This morning I accompanied my 5 year old daughter, Rachel, on a school field trip to the Orr Family Farm, an “Agri-Tainment” destination in south Oklahoma City. One of the learning highlights for me was seeing this metal sign of “Hobo Signs and Symbols,” posted beside the narrow gauge railway at the farm.
The history of hobos in the United States is actually quite fascinating. Check out the English WikiPedia article for “Hobo” for a sampling. My older daughter was introduced to the history of hobos via the American Girl movie, “Kit Kittredge,” last year. I found the following symbols on this sign today both amusing and interesting despite my limited background knowledge about U.S. hobos.
These people are rich
Kind woman lives here. Tell a pitiful story
Police here frown on hobos
I never remember studying hobos in history class, either in high school college. Yet apparently, a fair number of people in the 1940s and 1050s idealized the life of a hobo as a carefree existence which might be preferable to the responsibilities and predictable routines of a more civilized life. The history of hobos certainly could provide material for some interesting and colorful digital stories!
The existence and history of hobos is quite real and serious, but our discussions today of hobos also made me think of John Hodgman (known to many as “PC” in Apple’s “Get a Mac” advertising campaign) and his hilarious spoofs of hobo history. I first heard a sampling of John sharing this “history remix” in an interview he shared on NPR several years ago. (“The (Wacky) World According to John Hodgman” from September 2006.) This evening Googling around for a YouTube version, I did find this clever and amusing 7 min, 45 sec version of “Hobo Matters” by John Hodgman, created in a parody style of the PBS series “American Experience.”
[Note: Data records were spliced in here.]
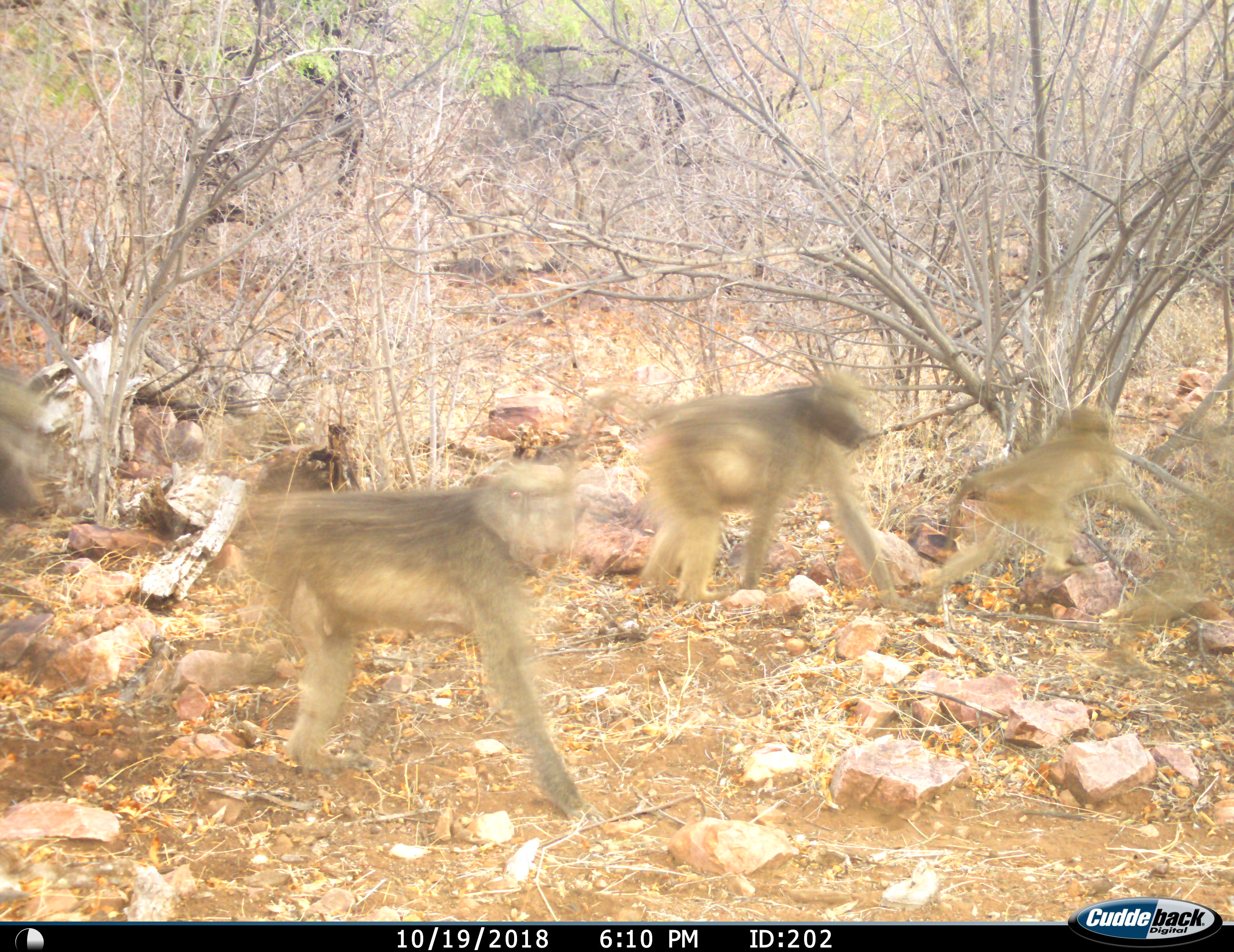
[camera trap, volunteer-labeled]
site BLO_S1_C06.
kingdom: Animalia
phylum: Chordata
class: Mammalia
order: Primates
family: Cercopithecidae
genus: Papio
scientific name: Papio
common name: baboon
Baboon (Papio), count 4. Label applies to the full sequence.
This would be an interesting video to watch with students studying the Great Depression, and dissect the actual history from the created / parodied history. According to the hobo sign and symbol reference guide we saw today, John Hodgman is correct when he relates in his monolog that a picture of a cat means “a kind lady lives here.”
We should be more critical of John’s claim that “intersecting circles meant the local sheriff carried throwing stars” or his memory of “President Hoover’s pronouncement from his hover yacht in the Caspian sea” during the onset of the Great Depression.